[英]Add attention layer to Seq2Seq model
I have build a Seq2Seq model of encoder-decoder.我已经构建了一个编码器-解码器的 Seq2Seq model。 I want to add an attention layer to it.我想给它添加一个注意力层。 I tried adding attention layer through this but it didn't help.我尝试通过这个添加注意力层,但它没有帮助。
Here is my initial code without attention这是我没有注意的初始代码
# Encoder
encoder_inputs = Input(shape=(None,))
enc_emb = Embedding(num_encoder_tokens, latent_dim, mask_zero = True)(encoder_inputs)
encoder_lstm = LSTM(latent_dim, return_state=True)
encoder_outputs, state_h, state_c = encoder_lstm(enc_emb)
# We discard `encoder_outputs` and only keep the states.
encoder_states = [state_h, state_c]
# Set up the decoder, using `encoder_states` as initial state.
decoder_inputs = Input(shape=(None,))
dec_emb_layer = Embedding(num_decoder_tokens, latent_dim, mask_zero = True)
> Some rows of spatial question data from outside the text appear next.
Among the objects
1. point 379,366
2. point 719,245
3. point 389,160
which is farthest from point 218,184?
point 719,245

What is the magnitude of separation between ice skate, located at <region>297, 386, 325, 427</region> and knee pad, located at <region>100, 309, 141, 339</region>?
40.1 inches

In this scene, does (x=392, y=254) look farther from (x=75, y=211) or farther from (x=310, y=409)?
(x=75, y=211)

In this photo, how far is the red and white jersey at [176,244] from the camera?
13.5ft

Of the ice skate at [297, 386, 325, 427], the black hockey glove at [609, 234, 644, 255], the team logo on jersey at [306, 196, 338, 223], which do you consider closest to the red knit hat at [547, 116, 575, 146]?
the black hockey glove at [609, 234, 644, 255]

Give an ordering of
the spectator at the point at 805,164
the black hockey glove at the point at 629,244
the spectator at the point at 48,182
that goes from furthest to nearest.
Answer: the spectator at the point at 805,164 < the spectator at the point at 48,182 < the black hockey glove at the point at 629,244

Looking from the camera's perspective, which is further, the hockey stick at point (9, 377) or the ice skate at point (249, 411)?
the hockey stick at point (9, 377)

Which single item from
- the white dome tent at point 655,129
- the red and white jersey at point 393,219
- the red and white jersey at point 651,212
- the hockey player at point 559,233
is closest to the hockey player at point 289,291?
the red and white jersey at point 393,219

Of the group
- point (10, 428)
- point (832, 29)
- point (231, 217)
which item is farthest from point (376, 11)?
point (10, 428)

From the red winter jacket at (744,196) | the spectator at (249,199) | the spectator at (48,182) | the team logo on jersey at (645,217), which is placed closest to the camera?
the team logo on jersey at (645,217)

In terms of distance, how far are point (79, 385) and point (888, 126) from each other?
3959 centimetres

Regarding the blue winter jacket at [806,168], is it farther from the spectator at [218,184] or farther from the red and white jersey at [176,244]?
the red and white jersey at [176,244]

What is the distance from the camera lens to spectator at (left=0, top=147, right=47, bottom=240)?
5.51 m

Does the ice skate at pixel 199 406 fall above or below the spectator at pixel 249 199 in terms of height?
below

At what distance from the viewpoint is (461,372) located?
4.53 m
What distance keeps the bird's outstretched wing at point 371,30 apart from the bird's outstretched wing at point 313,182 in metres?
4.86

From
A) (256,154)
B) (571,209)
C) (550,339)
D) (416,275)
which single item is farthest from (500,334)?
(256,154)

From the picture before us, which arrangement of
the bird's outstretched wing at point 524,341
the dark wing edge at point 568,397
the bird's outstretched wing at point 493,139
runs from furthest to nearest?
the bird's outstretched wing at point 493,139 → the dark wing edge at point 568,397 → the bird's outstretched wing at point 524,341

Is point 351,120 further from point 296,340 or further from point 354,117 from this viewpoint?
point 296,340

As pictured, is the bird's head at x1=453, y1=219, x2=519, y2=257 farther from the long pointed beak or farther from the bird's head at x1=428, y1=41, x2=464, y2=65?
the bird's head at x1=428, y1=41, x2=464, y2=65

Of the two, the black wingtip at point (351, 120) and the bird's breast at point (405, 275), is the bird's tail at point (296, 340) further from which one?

dec_emb = dec_emb_layer(decoder_inputs)
# We set up our decoder to return full output sequences,
# and to return internal states as well. We don't use the
# return states in the training model, but we will use them in inference.
decoder_lstm = LSTM(latent_dim, return_sequences=True, return_state=True)
decoder_outputs, _, _ = decoder_lstm(dec_emb,
initial_state=encoder_states)
decoder_dense = Dense(num_decoder_tokens, activation='softmax')
decoder_outputs = decoder_dense(decoder_outputs)
# Define the model that will turn
# `encoder_input_data` & `decoder_input_data` into `decoder_target_data`
model = Model([encoder_inputs, decoder_inputs], decoder_outputs)
model.summary()
And this is the code after I added attention layer in decoder (the encoder layer is same as in initial code)这是我在解码器中添加注意力层后的代码(编码器层与初始代码相同)
# Set up the decoder, using `encoder_states` as initial state.
decoder_inputs = Input(shape=(None,))
dec_emb_layer = Embedding(num_decoder_tokens, latent_dim, mask_zero = True)
dec_emb = dec_emb_layer(decoder_inputs)
# We set up our decoder to return full output sequences,
# and to return internal states as well. We don't use the
# return states in the training model, but we will use them in inference.
decoder_lstm = LSTM(latent_dim, return_sequences=True, return_state=True)
attention = dot([decoder_lstm, encoder_lstm], axes=[2, 2])
attention = Activation('softmax')(attention)
context = dot([attention, encoder_lstm], axes=[2,1])
decoder_combined_context = concatenate([context, decoder_lstm])
decoder_outputs, _, _ = decoder_combined_context(dec_emb,
initial_state=encoder_states)
decoder_dense = Dense(num_decoder_tokens, activation='softmax')
decoder_outputs = decoder_dense(decoder_outputs)
# Define the model that will turn
# `encoder_input_data` & `decoder_input_data` into `decoder_target_data`
model = Model([encoder_inputs, decoder_inputs], decoder_outputs)
model.summary()
While doing this, I got an error执行此操作时出现错误
Layer dot_1 was called with an input that isn't a symbolic tensor. Received type: <class 'keras.layers.recurrent.LSTM'>. Full input: [<keras.layers.recurrent.LSTM object at 0x7f8f77e2f3c8>, <keras.layers.recurrent.LSTM object at 0x7f8f770beb70>]. All inputs to the layer should be tensors.
Can someone please help in fitting an attention layer in this architecture?有人可以帮忙在这个架构中安装注意力层吗?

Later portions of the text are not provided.